Where Throwing in the Kitchen Sink Doesn’t Help — Orient Overseas Assocs. v. XL Ins. Am., Inc.

In its recent decision, the Appellate Division (1st Dept.) of the New York Supreme Court may have provided insurers with another basis to dismiss arguably duplicative claims arising from Super Storm Sandy. In Orient Overseas Associates v. XL Insurance America, Inc., the Appellate Division considered whether, in a case in which a breach of contract claim was already plead against an insurer based on its alleged failure to pay for damages covered under its policy, this same conduct may provide the basis for a separate claim against the insurer for  “unfair claim settling practices.” The Appellate Division found that, because the “unfair claim settling practice” claim was duplicative of the insured’s breach of contract claim, it was subject to dismissal.

In Orient, the insured filed suit against three of its insurers for breach contract as a result of their alleged failure to pay it for damages sustained to its property in Super Storm Sandy, and as to one of the insurers, also asserted a claim for “unfair claims selling practices.” This later count was dismissed, but the insured was permitted to re-file its complaint. In the re-filed complaint, the insured against asserted a breach of contract claim against all insurers, but this time added a claim for “unfair settlement practices/bad faith” against the same insurer singled out in the first complaint. The trial court dismissed this later claim as duplicative of the breach of contract claim against the insurer.

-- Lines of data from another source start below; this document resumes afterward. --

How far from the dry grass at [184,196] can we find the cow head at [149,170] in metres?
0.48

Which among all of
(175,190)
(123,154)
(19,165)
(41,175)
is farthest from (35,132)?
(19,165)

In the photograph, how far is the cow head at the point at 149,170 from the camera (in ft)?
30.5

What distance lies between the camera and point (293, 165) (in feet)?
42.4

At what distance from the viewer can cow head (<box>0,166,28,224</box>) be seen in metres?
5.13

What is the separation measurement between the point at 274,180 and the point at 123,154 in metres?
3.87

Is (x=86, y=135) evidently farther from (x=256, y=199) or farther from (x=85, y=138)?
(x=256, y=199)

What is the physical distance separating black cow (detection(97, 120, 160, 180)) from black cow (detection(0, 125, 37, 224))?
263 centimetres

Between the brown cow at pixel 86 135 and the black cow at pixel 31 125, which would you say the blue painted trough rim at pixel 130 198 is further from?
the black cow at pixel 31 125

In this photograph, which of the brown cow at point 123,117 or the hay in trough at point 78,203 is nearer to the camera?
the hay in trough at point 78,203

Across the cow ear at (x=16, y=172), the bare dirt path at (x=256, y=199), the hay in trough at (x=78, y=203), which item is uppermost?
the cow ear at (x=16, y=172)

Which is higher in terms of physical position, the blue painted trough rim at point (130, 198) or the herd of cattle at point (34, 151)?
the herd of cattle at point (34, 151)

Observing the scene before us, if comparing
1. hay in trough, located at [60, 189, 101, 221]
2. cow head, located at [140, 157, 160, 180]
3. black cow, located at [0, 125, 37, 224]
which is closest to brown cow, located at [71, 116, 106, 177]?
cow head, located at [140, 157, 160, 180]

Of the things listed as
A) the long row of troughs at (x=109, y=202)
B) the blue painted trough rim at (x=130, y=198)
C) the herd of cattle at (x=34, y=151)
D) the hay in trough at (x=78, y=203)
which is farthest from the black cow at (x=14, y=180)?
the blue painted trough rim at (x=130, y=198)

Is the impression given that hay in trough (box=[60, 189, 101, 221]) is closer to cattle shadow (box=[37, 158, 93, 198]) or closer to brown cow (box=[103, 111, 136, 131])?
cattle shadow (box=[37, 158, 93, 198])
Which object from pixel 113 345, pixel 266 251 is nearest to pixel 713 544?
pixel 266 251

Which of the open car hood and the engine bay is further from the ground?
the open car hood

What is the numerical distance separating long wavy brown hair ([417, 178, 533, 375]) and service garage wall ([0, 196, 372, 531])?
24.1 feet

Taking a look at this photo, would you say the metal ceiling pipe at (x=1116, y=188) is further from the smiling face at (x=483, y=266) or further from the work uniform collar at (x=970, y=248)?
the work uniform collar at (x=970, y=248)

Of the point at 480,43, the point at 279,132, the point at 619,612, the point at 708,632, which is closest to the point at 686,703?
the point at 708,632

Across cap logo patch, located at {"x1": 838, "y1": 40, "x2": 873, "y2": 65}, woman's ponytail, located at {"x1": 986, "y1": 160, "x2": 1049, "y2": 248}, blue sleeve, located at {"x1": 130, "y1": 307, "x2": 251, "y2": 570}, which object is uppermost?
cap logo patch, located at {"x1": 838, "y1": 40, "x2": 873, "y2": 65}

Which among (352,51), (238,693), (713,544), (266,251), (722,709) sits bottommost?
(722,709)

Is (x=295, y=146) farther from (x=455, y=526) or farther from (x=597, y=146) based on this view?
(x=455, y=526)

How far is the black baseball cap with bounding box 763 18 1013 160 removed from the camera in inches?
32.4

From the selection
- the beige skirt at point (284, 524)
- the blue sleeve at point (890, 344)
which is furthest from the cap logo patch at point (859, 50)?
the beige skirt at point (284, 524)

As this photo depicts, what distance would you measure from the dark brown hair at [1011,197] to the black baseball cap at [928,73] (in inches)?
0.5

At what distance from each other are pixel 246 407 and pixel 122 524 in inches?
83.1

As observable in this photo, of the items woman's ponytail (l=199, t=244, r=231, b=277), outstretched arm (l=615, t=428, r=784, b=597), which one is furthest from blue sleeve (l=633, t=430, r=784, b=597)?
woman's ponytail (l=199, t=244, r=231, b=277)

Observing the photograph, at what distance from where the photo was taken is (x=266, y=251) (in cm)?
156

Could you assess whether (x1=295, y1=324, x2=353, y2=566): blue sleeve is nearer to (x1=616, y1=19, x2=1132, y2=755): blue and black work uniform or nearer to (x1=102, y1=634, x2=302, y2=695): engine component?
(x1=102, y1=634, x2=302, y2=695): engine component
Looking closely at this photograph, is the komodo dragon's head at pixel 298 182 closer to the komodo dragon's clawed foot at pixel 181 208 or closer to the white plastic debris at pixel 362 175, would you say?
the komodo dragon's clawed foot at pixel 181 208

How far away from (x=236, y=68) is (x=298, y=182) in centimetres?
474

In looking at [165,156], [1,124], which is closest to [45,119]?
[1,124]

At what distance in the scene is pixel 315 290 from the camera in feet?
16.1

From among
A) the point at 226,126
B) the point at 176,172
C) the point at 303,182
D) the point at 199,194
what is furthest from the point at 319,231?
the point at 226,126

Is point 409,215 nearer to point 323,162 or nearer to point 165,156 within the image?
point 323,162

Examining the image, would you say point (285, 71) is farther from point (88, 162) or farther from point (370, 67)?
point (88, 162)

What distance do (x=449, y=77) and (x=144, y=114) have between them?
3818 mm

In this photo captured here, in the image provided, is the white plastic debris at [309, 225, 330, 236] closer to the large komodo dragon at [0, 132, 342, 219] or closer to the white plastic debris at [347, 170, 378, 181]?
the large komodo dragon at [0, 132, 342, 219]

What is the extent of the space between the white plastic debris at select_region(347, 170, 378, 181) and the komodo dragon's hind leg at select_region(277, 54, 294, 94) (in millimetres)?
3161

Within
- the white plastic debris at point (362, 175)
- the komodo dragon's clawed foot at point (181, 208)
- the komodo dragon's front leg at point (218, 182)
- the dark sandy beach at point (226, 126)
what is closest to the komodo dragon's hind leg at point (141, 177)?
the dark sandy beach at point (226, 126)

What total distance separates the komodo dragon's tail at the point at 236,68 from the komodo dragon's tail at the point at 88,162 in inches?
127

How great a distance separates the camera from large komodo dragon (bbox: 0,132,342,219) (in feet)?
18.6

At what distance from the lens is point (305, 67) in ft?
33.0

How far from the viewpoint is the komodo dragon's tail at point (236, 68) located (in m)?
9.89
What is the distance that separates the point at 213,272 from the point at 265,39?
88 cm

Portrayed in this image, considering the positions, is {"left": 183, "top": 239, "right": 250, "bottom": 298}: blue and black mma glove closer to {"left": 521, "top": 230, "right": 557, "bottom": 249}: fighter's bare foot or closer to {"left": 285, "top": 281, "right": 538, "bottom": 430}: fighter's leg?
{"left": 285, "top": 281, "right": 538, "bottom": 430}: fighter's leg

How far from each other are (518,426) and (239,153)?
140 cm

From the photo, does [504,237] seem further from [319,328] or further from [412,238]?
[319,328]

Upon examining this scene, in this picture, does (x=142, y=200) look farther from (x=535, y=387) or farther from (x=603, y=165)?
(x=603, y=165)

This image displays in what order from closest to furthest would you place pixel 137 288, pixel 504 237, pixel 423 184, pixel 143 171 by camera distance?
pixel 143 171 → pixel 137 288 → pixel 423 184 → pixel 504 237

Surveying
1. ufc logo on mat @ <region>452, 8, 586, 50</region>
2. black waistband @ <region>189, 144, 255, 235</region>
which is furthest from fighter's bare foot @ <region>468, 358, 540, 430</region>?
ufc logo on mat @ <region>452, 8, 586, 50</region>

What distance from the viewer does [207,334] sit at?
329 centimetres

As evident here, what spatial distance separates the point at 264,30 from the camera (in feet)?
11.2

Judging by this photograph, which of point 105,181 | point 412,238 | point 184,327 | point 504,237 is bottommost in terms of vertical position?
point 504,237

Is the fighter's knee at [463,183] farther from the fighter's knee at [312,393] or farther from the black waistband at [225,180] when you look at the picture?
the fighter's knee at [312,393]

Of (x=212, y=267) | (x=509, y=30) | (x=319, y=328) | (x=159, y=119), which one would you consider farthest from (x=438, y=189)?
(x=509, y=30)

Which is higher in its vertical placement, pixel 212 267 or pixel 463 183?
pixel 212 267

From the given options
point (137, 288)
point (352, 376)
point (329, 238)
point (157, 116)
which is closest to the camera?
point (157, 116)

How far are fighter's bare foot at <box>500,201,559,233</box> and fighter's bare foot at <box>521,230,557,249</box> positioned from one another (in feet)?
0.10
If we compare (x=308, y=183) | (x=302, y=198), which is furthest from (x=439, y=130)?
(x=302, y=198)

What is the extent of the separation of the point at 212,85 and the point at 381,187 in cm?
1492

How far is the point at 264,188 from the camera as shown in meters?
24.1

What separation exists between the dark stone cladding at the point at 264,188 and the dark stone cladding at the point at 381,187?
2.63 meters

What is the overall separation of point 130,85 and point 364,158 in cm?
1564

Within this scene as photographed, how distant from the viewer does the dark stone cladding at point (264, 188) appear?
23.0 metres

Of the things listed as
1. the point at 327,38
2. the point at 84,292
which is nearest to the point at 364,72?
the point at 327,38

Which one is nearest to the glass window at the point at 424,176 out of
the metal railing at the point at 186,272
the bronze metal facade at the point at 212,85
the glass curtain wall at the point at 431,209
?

The Appellate Division affirmed.

Initially, the Appellate Division agreed with the trial court’s conclusion that New York law did not recognize a standalone claim for “unfair claim settling practices.” Although the Appellate Division held that, in certain circumstances, “the very nature of a contractual obligation, and the public interest in seeing it performed with reasonable care” creates both a duty of reasonable care in the performance of the contract, and where the duty is breached, a separate cause of action, it found that these same considerations did not warrant the creation of a separate claim against an insurance company for “unfair claim settling practices.”

The Appellate Division then reviewed the allegations of the “unfair settlement practices/bad faith” claim, and pointed out that that the claim repeated all of the components of the breach of contract claim, merely adding allegations of policy sub-limit and deductible misrepresentation, as well as refusal to pay the insured, leading to unfair settling practices. The Appellate Division found that these additional allegations did not change the fact that, in essence, the claim was one for the insurer’s failure to perform under its contract.